Por ocasião do 75º aniversário da Declaração Universal dos Direitos Humanos e para a apresentação do “Laudate Deum” do Papa Francisco, foi realizado em Genebra em 8 de dezembro um evento de alto nível sobre a universalidade dos direitos humanos e a responsabilidade de protegê-los. O arcebispo Ettore Balestrero, observador permanente da Santa Sé nas Nações Unidas em Genebra: “As raízes dos direitos humanos encontram-se na dignidade da pessoa criada por Deus”.
Vatican News
“A universalidade dos direitos humanos e a responsabilidade universal de cuidar”, este é o título do evento de alto nível organizado pela Missão Permanente da Santa Sé junto às Nações Unidas e por outras organizações internacionais em Genebra, realizado na sexta-feira, 8 de dezembro. . Os motivos são dois: comemorar o 75º aniversário da Declaração Universal dos Direitos Humanos (DUDH) e apresentar a Exortação Apostólica do Papa Francisco sobre a crise climática Laudate Deum. A iniciativa foi co-patrocinada pela Missão Permanente da Ordem de Malta, pela Fundação Caritas in Veritate, pela Comissão Católica Internacional para as Migrações e pelo Fórum das ONGs de inspiração católica de Genebra.

Dados apresentados:
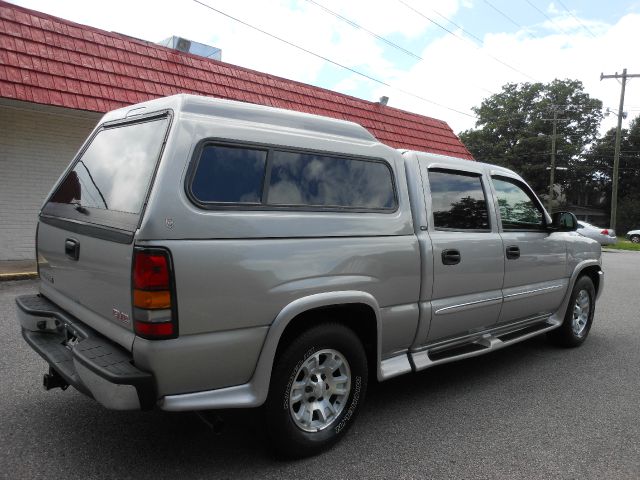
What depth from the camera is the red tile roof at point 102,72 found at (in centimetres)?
814

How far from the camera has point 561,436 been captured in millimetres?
3477

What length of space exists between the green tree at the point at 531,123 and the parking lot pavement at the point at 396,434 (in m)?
53.9

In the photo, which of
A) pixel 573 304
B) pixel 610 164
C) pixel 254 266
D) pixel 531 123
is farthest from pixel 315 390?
pixel 610 164

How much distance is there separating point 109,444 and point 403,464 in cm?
177

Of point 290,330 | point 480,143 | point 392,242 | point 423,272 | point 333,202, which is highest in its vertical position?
point 480,143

Lista de exercícios:
1 - Segundo o texto, que aniversário o evento de Genebra comemorou?
2 - Reproduza o trecho do texto que começa nas palavras “Vatican News” e para logo depois de “católica de Genebra.”.

Respostas dos exercícios:
1 - O 75º aniversário da Declaração Universal dos Direitos Humanos.

2 -
Vatican News
“A universalidade dos direitos humanos e a responsabilidade universal de cuidar”, este é o título do evento de alto nível organizado pela Missão Permanente da Santa Sé junto às Nações Unidas e por outras organizações internacionais em Genebra, realizado na sexta-feira, 8 de dezembro. . Os motivos são dois: comemorar o 75º aniversário da Declaração Universal dos Direitos Humanos (DUDH) e apresentar a Exortação Apostólica do Papa Francisco sobre a crise climática Laudate Deum. A iniciativa foi co-patrocinada pela Missão Permanente da Ordem de Malta, pela Fundação Caritas in Veritate, pela Comissão Católica Internacional para as Migrações e pelo Fórum das ONGs de inspiração católica de Genebra.